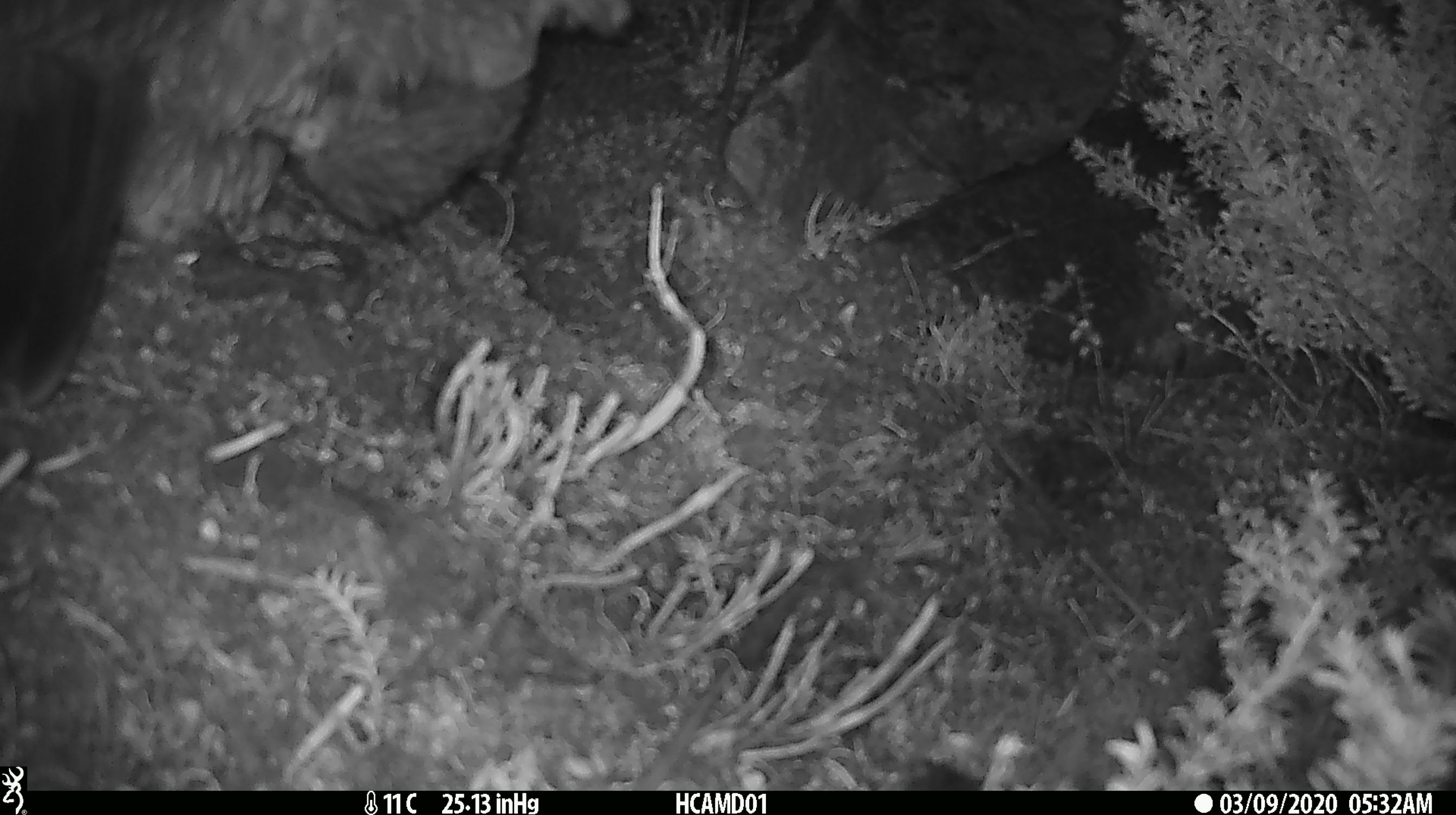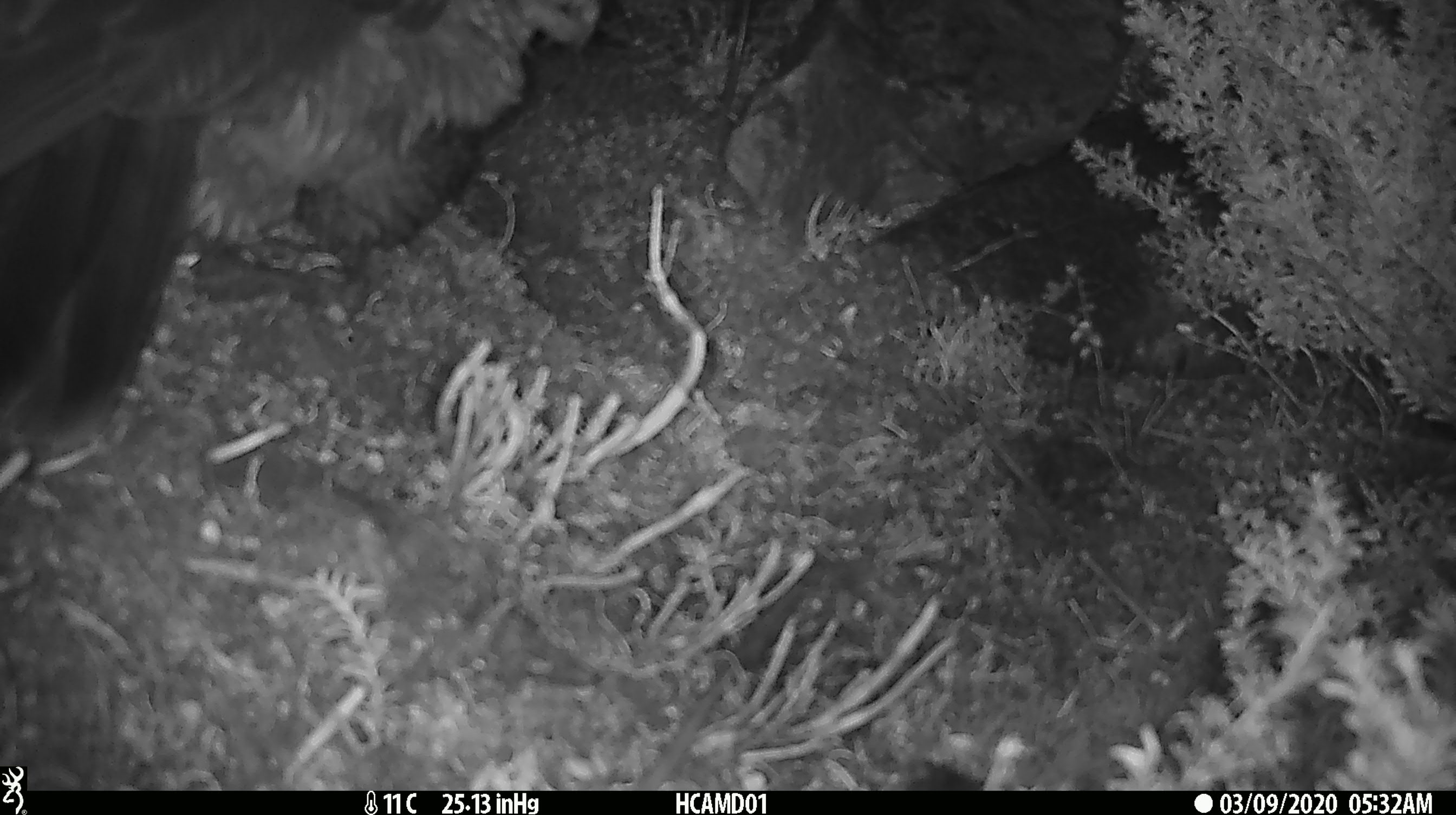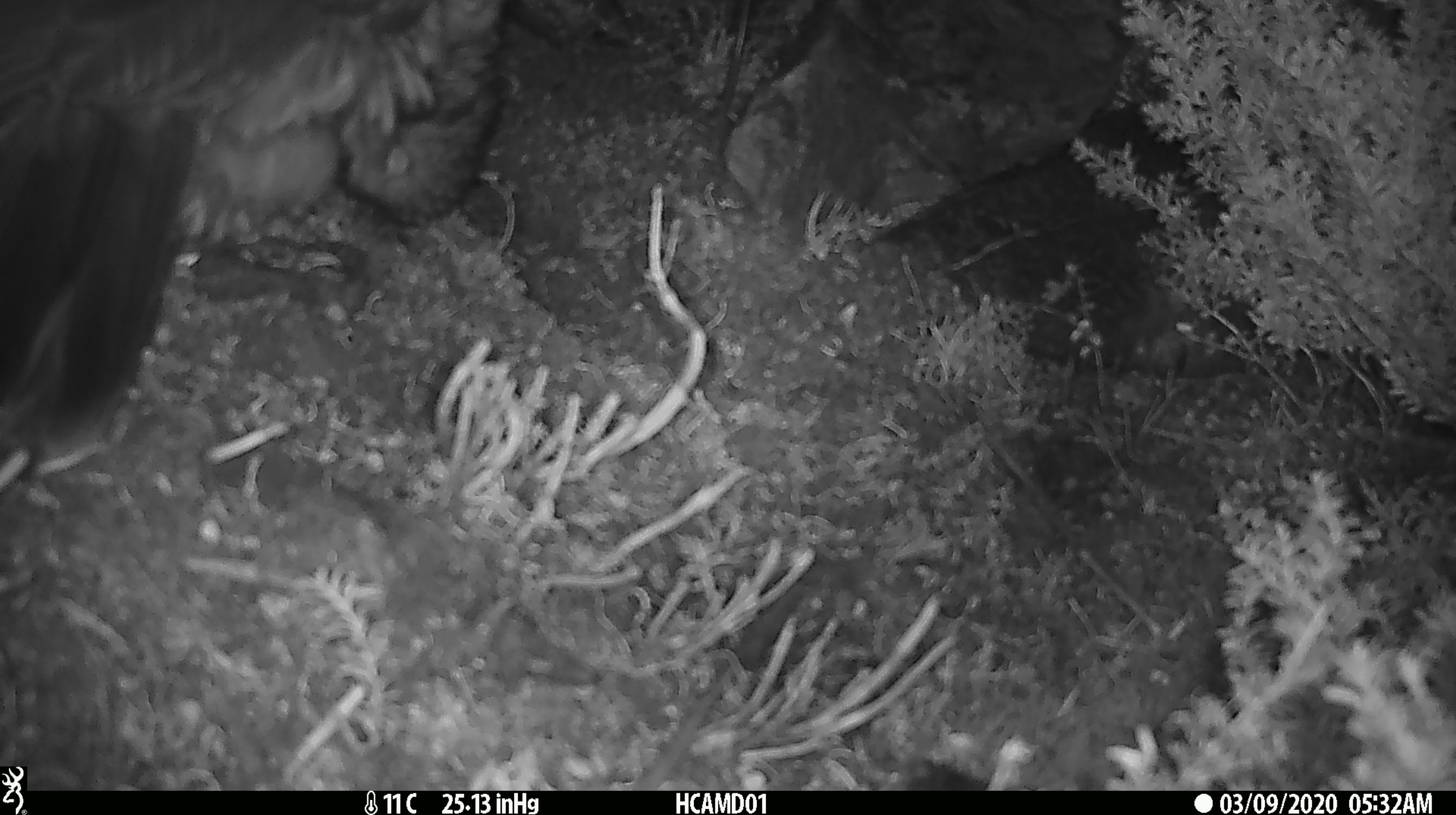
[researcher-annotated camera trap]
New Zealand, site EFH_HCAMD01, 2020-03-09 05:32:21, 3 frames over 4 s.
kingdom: Animalia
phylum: Chordata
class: Aves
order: Psittaciformes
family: Strigopidae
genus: Nestor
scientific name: Nestor notabilis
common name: kea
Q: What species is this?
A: Kea (Nestor notabilis).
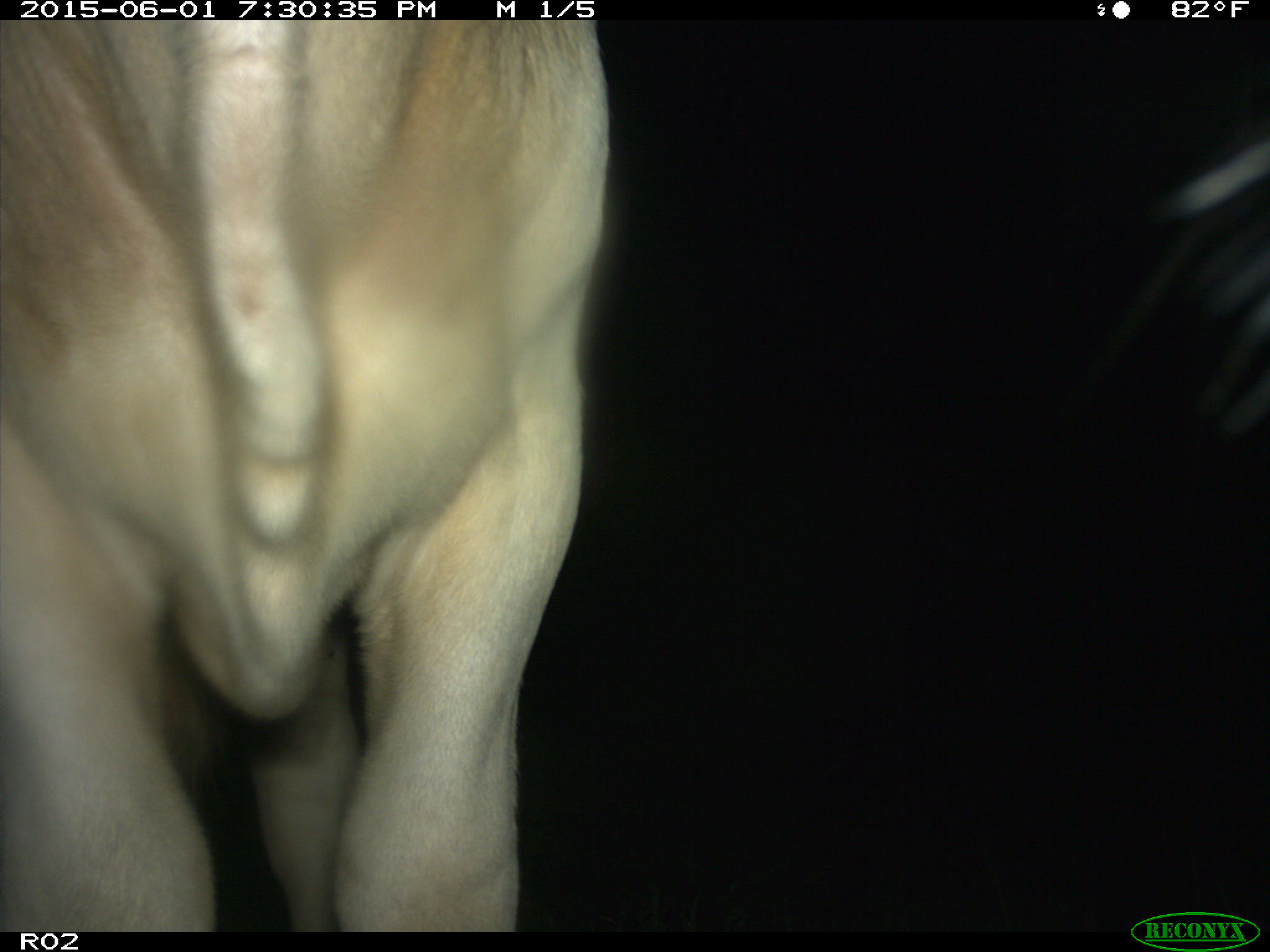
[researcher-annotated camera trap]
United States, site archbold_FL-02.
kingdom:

◇ ◇ ◇ ◇

• **Activity**
This task calls for an exact copy of the data above, without pictures.

• **Answer to the problem**
[researcher-annotated camera trap]
New Zealand, site EFH_HCAMD01, 2020-03-09 05:32:21, 3 frames over 4 s.
kingdom: Animalia
phylum: Chordata
class: Aves
order: Psittaciformes
family: Strigopidae
genus: Nestor
scientific name: Nestor notabilis
common name: kea
Q: What species is this?
A: Kea (Nestor notabilis).
[researcher-annotated camera trap]
United States, site archbold_FL-02.
kingdom:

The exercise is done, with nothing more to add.